01 January 2019 → 31 December 2022
Research Foundation - Flanders (FWO)
Research disciplines
  • Natural sciences
    • Other chemical sciences
  • Medical and health sciences
    • Nutrition and dietetics
  • Engineering and technology
    • Process engineering
    • Polymeric materials
  • Agricultural and food sciences
    • Agricultural animal production
    • Food sciences and (bio)technology
Dye Polymer sensor
Project description

This proposal addresses one of the most important challenges of our society the food loss and food waste around the globe. The main sector contributing to food waste are the consumers. Most consumers mistakenly believe that expiration dates on food indicate how safe the food is to consume, however these dates are not related to the risk of food poisoning or foodborne illness. These dates solely indicate freshness used by manufacturers to convey when the product is at its peak. Although most food is still edible after the expiration date, it is disposed prematurely.

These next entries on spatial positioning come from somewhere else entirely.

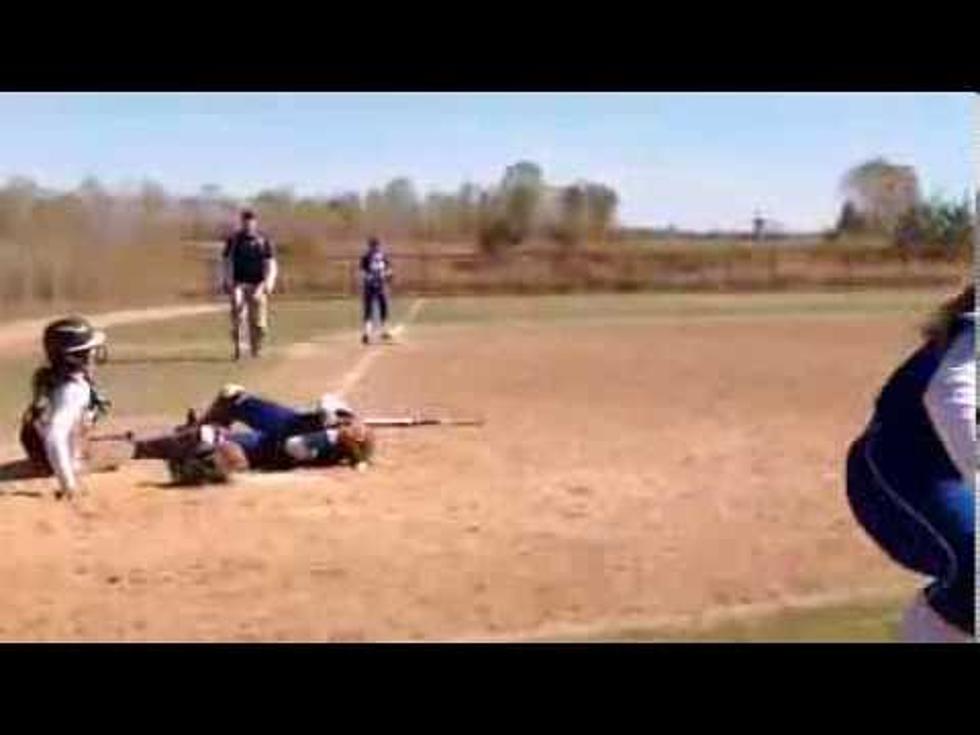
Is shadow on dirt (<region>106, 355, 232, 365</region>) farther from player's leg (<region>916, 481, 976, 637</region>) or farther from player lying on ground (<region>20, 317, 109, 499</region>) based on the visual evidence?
player's leg (<region>916, 481, 976, 637</region>)

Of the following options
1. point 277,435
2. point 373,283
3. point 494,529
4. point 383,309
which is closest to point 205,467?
point 277,435

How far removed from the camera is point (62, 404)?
900cm

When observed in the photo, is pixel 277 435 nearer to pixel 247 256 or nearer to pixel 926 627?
pixel 926 627

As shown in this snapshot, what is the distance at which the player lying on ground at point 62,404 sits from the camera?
8781mm

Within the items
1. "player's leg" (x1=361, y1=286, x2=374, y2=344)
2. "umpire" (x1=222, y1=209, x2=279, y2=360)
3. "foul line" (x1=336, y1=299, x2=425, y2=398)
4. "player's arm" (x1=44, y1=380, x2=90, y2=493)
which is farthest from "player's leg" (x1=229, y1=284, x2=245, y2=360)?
"player's arm" (x1=44, y1=380, x2=90, y2=493)

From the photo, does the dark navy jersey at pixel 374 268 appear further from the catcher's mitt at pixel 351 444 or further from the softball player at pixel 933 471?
the softball player at pixel 933 471

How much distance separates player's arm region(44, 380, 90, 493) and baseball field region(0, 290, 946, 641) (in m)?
0.15

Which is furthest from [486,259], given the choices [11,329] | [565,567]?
[565,567]

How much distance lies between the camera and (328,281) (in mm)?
31062

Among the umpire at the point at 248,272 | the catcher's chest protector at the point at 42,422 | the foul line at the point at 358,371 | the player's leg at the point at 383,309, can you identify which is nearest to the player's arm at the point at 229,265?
the umpire at the point at 248,272

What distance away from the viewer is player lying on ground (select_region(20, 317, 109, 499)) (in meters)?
8.78

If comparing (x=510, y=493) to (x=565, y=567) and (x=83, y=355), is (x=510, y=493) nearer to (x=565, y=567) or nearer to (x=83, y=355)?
(x=565, y=567)

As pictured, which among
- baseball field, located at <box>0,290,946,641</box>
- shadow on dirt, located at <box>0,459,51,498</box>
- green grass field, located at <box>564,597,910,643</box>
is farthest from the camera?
shadow on dirt, located at <box>0,459,51,498</box>

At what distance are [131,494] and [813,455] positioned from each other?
4.25m
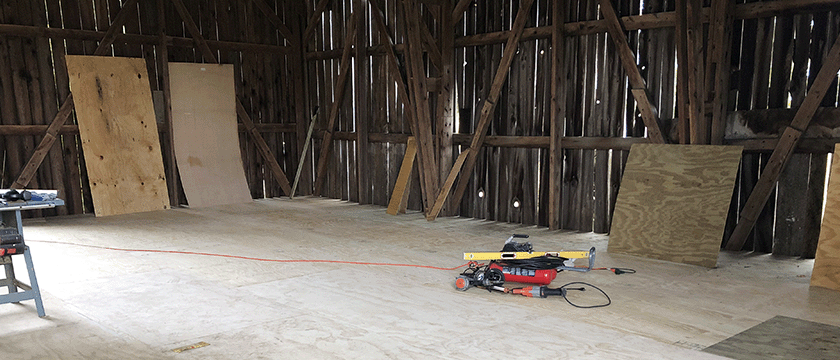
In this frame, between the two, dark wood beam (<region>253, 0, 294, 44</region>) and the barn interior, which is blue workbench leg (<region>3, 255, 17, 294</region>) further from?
dark wood beam (<region>253, 0, 294, 44</region>)

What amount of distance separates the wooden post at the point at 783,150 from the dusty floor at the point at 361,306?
32 cm

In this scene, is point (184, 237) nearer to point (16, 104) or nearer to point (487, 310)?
point (16, 104)

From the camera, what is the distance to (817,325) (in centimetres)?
414

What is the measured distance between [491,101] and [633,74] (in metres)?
1.94

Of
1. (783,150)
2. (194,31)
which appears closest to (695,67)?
(783,150)

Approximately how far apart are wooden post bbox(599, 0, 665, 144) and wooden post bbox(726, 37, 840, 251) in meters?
1.07

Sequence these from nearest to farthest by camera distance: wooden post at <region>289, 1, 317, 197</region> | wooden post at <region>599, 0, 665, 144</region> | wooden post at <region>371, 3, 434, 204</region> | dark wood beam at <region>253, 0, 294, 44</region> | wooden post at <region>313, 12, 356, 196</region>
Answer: wooden post at <region>599, 0, 665, 144</region>
wooden post at <region>371, 3, 434, 204</region>
wooden post at <region>313, 12, 356, 196</region>
dark wood beam at <region>253, 0, 294, 44</region>
wooden post at <region>289, 1, 317, 197</region>

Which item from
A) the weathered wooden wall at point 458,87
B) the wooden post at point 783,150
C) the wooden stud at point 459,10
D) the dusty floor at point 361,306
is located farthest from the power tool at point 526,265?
the wooden stud at point 459,10

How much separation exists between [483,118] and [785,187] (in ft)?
11.9

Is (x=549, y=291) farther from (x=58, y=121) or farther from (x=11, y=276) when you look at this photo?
(x=58, y=121)

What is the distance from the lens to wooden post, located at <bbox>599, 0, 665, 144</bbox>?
6.85 metres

In addition, most of the household food is discarded even before the expiration date is reached, due to an uncertainty of its freshness. Within this project a sensor will be designed to provide an easy-to-read, objective measurement on food edibility. The inedibility of food originates from the growth of bacteria. These microorganisms produce volatile organic compounds (VOCs) resulting in a foul odour. The sensor will consist of organic dyes placed on polymer nanofibers and when the threshold is exceeded the sensor will change its color indicating that the organic compounds in the food are exceeding the predetermined limits.